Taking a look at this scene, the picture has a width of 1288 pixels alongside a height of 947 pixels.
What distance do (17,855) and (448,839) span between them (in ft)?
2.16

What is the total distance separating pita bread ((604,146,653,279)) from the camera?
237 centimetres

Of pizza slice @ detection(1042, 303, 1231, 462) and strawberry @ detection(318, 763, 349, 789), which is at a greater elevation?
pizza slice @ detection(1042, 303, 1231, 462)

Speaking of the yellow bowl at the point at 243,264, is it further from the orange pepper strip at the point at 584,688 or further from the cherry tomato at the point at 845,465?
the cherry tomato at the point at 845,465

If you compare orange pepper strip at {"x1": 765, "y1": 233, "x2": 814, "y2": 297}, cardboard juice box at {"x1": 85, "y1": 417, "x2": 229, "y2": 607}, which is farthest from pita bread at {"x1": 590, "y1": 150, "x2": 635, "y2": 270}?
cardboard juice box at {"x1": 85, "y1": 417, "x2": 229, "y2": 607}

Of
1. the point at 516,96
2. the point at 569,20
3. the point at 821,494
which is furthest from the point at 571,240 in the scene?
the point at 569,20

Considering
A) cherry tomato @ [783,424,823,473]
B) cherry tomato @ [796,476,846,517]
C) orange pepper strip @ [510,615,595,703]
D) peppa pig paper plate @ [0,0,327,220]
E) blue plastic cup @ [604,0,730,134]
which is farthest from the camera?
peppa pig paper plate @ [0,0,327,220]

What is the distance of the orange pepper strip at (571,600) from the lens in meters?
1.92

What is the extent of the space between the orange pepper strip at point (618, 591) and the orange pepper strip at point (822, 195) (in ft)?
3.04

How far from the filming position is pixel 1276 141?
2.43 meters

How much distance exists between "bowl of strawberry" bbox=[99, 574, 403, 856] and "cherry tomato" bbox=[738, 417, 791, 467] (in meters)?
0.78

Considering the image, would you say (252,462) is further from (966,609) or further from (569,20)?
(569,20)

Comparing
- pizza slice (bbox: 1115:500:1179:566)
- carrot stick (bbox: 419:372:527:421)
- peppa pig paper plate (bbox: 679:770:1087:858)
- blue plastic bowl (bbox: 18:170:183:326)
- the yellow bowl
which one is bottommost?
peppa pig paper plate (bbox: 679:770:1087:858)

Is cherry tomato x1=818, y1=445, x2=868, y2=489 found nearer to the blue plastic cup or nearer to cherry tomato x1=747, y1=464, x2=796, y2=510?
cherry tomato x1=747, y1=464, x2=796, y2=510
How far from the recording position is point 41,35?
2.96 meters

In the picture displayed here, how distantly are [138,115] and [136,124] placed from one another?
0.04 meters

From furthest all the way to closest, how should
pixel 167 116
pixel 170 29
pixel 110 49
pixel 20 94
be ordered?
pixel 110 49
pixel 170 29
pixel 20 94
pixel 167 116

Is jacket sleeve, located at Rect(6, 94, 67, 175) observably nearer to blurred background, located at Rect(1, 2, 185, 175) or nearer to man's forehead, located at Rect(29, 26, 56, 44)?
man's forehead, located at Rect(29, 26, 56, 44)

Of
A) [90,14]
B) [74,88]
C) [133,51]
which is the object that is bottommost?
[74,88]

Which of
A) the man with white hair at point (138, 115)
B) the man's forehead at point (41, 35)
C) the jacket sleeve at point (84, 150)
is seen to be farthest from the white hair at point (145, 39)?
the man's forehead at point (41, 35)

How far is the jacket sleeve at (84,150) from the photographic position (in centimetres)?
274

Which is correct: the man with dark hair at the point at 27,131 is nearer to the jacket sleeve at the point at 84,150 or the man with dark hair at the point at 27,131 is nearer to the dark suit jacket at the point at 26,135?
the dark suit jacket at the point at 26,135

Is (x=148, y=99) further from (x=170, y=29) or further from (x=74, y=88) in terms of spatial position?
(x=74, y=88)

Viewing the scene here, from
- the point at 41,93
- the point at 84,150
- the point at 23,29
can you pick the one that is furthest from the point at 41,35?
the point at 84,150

#### Stated goal
Rewrite the items from the line containing "Which is correct: the" through the end of the items, with "jacket sleeve" replaced by "coat sleeve" and everything else left unchanged.

#### Response
Which is correct: the man with dark hair at the point at 27,131 is nearer to the coat sleeve at the point at 84,150 or the man with dark hair at the point at 27,131 is nearer to the dark suit jacket at the point at 26,135?
the dark suit jacket at the point at 26,135

Is (x=148, y=99) further from (x=170, y=29) or further from (x=74, y=88) in terms of spatial position?
(x=74, y=88)

Viewing the scene here, from
- the point at 41,93
- the point at 84,150
- the point at 23,29
can you pick the one that is furthest from the point at 41,35?
the point at 84,150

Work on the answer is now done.